Had you asked me in the formative years, ‘What do you want to do when you grow up?’ my reply would have been swift and certain. From as early as Grade 2, I was determined to become a primary school teacher. Both my parents are trained teachers, and as I moved steadily from grade to grade, I came into contact with effective classroom managers and brilliant teachers. Were I to mark the roll, so to speak, my Grade 1 teacher would be fondly remembered for organising an assembly item where we coloured in our front teeth black. Fast-forward to the high-school years, and Mr Sanderson created a classroom environment that filled the senses. He covered the walls and ceiling of his English classroom with posters, movie billboards, prints of famous artworks and fashionable bands. When the time came for creative writing, he once asked us to select a poster and create a fictional story using the illustration.

While a full account of my recollections could amount to pages, my purpose is to illustrate that my teachers influenced many aspects of my development. Each was unique in their own way, and part of schooling is learning to achieve and even thrive when placed in a class with a teacher you do not like or naturally connect with. I imagine that my teachers would laugh to read my anecdotes, and possibly also shudder to think that all their time, planning, preparation and marking resulted in memories of obscure events.

Teachers are essential to our children’s future and I give them full credit for their tireless efforts, and offer my deepest appreciation.
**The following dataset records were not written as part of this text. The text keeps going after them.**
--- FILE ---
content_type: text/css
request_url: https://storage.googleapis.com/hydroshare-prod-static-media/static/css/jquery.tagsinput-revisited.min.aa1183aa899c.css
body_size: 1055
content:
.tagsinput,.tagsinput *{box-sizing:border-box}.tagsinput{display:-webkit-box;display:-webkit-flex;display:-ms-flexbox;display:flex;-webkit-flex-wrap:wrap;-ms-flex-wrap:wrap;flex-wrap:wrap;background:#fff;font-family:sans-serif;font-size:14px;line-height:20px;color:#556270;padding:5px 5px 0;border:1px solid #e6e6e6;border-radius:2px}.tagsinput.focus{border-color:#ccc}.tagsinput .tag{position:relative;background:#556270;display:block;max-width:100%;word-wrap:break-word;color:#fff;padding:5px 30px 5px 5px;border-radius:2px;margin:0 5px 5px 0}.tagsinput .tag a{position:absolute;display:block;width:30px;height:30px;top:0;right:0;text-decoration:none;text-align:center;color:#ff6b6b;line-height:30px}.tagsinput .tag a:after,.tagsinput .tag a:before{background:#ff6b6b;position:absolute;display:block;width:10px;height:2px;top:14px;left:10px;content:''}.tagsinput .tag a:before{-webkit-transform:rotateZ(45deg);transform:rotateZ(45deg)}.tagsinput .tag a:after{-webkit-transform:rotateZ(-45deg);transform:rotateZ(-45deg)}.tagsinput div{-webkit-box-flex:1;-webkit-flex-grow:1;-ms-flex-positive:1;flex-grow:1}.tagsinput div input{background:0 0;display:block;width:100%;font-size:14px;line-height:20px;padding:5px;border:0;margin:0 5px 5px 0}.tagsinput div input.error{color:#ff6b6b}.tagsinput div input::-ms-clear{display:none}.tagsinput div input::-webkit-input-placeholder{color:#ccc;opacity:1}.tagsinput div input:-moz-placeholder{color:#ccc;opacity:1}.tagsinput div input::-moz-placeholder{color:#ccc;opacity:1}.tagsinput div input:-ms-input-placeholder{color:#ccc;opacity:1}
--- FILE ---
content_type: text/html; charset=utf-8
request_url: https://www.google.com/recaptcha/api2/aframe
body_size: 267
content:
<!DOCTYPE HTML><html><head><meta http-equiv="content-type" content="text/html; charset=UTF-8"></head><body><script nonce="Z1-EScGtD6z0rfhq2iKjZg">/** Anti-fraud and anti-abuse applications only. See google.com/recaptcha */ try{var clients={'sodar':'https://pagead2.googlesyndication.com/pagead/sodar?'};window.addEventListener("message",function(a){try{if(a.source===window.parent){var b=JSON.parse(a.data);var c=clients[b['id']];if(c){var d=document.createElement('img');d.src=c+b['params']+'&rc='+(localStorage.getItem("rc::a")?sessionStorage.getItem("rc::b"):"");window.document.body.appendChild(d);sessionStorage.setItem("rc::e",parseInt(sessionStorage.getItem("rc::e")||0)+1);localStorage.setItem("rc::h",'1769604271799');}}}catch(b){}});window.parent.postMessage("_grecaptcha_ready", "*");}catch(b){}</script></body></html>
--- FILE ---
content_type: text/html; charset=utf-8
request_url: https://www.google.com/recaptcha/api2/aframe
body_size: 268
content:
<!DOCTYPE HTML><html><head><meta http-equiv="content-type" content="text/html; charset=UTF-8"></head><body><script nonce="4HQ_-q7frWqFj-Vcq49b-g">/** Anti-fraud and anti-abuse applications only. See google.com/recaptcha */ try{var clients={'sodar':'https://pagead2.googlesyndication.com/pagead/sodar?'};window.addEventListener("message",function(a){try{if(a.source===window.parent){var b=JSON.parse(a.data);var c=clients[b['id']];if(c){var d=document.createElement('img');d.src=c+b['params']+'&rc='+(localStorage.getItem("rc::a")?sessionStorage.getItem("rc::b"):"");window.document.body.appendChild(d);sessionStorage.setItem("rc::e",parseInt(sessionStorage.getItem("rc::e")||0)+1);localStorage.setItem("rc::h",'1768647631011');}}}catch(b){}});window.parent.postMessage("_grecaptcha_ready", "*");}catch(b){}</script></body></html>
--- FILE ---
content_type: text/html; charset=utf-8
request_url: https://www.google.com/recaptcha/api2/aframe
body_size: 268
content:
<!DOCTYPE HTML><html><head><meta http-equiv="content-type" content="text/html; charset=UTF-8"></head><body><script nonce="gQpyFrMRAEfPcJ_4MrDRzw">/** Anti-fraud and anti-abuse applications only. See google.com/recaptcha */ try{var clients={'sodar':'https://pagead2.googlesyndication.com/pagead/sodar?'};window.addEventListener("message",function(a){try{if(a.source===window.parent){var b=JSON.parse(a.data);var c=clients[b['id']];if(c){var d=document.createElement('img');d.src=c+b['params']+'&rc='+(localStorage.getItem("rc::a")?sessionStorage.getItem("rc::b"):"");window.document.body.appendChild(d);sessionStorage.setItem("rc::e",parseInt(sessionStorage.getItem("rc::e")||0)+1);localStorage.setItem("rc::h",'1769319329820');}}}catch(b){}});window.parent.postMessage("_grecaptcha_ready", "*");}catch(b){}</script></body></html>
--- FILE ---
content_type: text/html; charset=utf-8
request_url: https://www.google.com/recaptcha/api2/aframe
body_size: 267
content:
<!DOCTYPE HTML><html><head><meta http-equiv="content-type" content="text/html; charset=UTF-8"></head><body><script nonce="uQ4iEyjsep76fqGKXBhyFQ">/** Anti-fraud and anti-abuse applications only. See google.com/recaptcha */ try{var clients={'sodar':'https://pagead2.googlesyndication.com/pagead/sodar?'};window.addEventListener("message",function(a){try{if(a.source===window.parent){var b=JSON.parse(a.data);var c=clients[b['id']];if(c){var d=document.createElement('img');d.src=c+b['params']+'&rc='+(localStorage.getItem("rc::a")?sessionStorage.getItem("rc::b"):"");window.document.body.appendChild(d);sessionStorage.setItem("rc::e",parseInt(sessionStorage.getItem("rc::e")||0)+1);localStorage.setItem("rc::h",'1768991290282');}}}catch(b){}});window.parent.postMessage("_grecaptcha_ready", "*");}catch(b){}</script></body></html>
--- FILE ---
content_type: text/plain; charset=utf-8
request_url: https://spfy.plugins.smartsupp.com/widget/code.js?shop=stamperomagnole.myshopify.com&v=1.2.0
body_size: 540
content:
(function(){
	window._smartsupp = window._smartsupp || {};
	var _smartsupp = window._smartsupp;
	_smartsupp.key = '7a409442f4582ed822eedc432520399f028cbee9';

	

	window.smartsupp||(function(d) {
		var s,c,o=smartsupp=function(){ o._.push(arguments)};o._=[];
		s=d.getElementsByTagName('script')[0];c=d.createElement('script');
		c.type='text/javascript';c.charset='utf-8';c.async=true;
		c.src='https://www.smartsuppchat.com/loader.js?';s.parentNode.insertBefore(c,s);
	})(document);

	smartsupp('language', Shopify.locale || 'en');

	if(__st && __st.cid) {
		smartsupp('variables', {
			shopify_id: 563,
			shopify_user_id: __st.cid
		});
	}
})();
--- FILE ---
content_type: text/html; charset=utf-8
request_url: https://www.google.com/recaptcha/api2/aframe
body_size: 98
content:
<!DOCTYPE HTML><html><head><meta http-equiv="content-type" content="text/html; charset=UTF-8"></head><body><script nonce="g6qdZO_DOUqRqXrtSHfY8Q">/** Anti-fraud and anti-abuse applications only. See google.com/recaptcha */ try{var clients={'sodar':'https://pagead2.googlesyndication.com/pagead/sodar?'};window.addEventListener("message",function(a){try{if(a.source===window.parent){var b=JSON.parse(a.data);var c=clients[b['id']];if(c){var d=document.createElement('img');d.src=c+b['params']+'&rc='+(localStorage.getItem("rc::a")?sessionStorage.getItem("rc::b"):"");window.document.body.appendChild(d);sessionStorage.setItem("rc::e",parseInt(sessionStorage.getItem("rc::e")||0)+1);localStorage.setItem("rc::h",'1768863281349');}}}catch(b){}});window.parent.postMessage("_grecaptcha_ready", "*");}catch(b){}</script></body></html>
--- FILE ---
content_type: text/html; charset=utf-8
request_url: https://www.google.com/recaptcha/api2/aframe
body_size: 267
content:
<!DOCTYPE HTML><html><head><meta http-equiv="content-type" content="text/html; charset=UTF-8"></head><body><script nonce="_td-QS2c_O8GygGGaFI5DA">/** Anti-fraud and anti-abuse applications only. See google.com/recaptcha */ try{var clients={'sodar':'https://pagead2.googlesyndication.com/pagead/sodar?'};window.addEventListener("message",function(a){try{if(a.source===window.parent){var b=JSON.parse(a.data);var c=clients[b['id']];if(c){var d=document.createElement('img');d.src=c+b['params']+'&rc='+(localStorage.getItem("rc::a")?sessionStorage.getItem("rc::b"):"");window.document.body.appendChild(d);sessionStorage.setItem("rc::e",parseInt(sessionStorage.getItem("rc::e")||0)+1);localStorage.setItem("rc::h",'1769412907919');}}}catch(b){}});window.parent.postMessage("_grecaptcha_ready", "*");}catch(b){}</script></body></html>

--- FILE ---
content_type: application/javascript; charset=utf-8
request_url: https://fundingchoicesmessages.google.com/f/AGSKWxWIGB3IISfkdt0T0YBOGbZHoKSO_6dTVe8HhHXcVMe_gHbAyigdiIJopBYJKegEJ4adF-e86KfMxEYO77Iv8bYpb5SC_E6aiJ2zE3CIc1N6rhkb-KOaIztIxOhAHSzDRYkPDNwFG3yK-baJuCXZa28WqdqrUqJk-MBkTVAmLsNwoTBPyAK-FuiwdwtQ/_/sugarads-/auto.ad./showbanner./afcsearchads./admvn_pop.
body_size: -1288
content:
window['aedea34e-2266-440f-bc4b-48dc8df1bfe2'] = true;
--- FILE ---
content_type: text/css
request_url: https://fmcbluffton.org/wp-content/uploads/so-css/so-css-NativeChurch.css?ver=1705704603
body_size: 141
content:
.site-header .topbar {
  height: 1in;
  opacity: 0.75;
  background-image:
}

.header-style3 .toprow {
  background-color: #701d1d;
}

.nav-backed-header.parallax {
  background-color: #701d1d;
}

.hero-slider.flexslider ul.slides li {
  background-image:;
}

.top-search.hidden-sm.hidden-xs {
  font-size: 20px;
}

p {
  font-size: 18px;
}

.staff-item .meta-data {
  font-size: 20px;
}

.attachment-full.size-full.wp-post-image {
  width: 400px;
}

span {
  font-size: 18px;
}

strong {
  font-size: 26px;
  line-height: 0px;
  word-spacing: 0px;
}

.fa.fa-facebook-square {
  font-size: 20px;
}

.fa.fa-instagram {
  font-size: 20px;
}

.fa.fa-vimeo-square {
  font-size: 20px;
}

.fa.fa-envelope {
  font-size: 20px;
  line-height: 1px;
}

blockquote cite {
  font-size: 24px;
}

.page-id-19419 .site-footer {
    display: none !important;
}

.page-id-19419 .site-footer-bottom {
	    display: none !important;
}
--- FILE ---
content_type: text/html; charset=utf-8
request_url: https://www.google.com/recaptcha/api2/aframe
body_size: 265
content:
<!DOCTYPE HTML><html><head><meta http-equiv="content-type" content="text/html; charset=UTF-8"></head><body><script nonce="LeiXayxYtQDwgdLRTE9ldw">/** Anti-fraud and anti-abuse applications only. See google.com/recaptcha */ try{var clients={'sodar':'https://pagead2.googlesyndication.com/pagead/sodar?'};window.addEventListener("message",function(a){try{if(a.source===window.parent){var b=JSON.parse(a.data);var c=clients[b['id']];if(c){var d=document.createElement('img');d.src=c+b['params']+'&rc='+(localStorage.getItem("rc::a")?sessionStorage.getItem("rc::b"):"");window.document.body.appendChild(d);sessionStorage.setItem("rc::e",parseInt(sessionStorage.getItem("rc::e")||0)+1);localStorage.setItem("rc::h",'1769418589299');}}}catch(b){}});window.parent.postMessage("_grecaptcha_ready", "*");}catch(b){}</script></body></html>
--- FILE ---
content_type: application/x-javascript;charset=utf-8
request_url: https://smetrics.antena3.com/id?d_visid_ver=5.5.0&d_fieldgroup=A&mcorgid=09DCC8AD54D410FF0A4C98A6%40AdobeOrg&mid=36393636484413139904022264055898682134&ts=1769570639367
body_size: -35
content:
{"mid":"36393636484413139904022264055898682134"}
It is my observation, however, that appreciation from the broader community is lacking. That is, from sectors of the community that are not directly connected with school life. If teachers are responsible for playing a major part in shaping the next generation, one would assume that society as a whole would desire the ‘best and brightest’ to flow into the teaching profession, with the top students recruited into pursuing education degrees and continuing on into the classroom. Surely it is logical that our children will achieve more at school if they are being taught by society’s high achievers?

I would love to see our community value and appreciate teachers more, so let me take the opportunity to bust some teaching myths! While some may see it as a ‘lifestyle career’, any of us who have taught or are married to those who have, will know that teachers seldom leave the grounds at 3pm or, if they do, they will be carrying home hours of work for the evening. Half the job – consisting of meetings, parent interviews, marking, preparation and camps – takes place outside the hours of 9am to 3pm. Holidays, which teachers enjoy like the rest of us, are also a time to move classrooms, program for the term ahead, evaluate the term past or do reports.

I can’t argue that the holidays aren’t good. They’re fantastic – but teachers often work through them. When my eldest son completed his first year of school last year, his teacher spent a portion of her Christmas break lovingly creating a USB of all the photos taken throughout the year, which she then hand-delivered to each child in her class. Viewing this took about an hour: a keepsake brimming with precious memories. What a beautiful parting gift for her students and their families.

Perhaps the prestige of a career is only defined in terms of income. Increase teachers’ wages in proportion to their work, and the job’s value, and the perception of teaching, would change immediately.

Have you been thinking of some of your teachers? The ones who poured themselves into their students and brought their subject to life? How many of them set you on a course that led to further study, or a successful career? Would you be where you are without their guidance?